---
license: mit
datasets:
- IlyaGusev/gazeta
- csebuetnlp/xlsum
language:
- ru
metrics:
- bertscore
- bleu
- rouge
- chrf
- meteor
tags:
- text2text-generation
- summarization
- russian
- t5
base_model:
- ai-forever/ruT5-base
---

# ruT5-base Model for Abstractive Summarization of Russian News

This is the `ai-forever/ruT5-base` model, fine-tuned for the task of abstractive summarization of news texts in Russian.

## Model Description

The model is based on the T5 (Text-to-Text Transfer Transformer) architecture – an encoder-decoder transformer. The original pre-trained model `ai-forever/ruT5-base` was fine-tuned on a combined dataset consisting of Russian news articles from the Gazeta datasets and the Russian part of XLSum.

Details of the training process and results analysis can be found in the [GitHub repository](https://github.com/XristoLeonov/ru-text-summarization).

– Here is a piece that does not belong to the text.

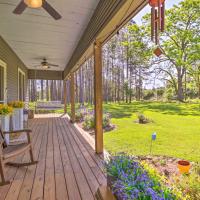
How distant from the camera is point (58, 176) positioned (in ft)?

**Fine-tuning Parameters (key):**
*   **Base model:** `ai-forever/ruT5-base`
*   **Dataset:** Combined Gazeta + XLSum (Russian part), ~32k "article-summary" pairs after filtering.
*   **Max input length:** 512 tokens
*   **Max output length (summary):** 64 tokens

## How to Use

```python
from transformers import AutoTokenizer, AutoModelForSeq2SeqLM

MODEL_NAME = "Xristo/ruT5-base-rus-news-sum"

tokenizer = AutoTokenizer.from_pretrained(MODEL_NAME)
model = AutoModelForSeq2SeqLM.from_pretrained(MODEL_NAME)

article_text = """..."""

input_ids = tokenizer(
    [article_text],
    max_length=512,
    padding="max_length",
    truncation=True,
    return_tensors="pt",
)["input_ids"]

output_ids = model.generate(
    input_ids=input_ids,
    max_length=64,
    no_repeat_ngram_size=3,
    num_beams=4,
    early_stopping=True
)

summary = tokenizer.decode(output_ids[0], skip_special_tokens=True, clean_up_tokenization_spaces=True)

print("Generated summary:")
print(summary)
```

## Evaluation Results (Metrics)

Evaluation was performed on a held-out test set (10% of the filtered Gazeta+XLSum dataset).
The best checkpoint (20th epoch) showed the following results:

| Model         | ROUGE-1 F1 | ROUGE-2 F1 | ROUGE-L F1 | METEOR  | BERTScore F1 | CHRF++  | BLEU    |
|----------------|------------|------------|------------|---------|--------------|---------|---------|
| ruT5-base      | 30.73      | 15.22      | 27.94      | 29.42   | 78.36        | 40.06   | 10.91   |

**Comparison with baseline models:**
When compared to models `IlyaGusev/mbart_ru_sum_gazeta` (max summary length 200 tokens, R1=32.4, R2=14.3, RL=28.0, METEOR=26.4) and `csebuetnlp/mT5_multilingual_XLSum` (max summary length 84 tokens, R1=32.2, R2=13.6, RL=26.2 for RU XL-Sum), this fine-tuned `ruT5-base` model (with a max summary length of 64 tokens) demonstrates competitive results, surpassing them in ROUGE-2 and METEOR, which indicates a high information density of the generated summaries.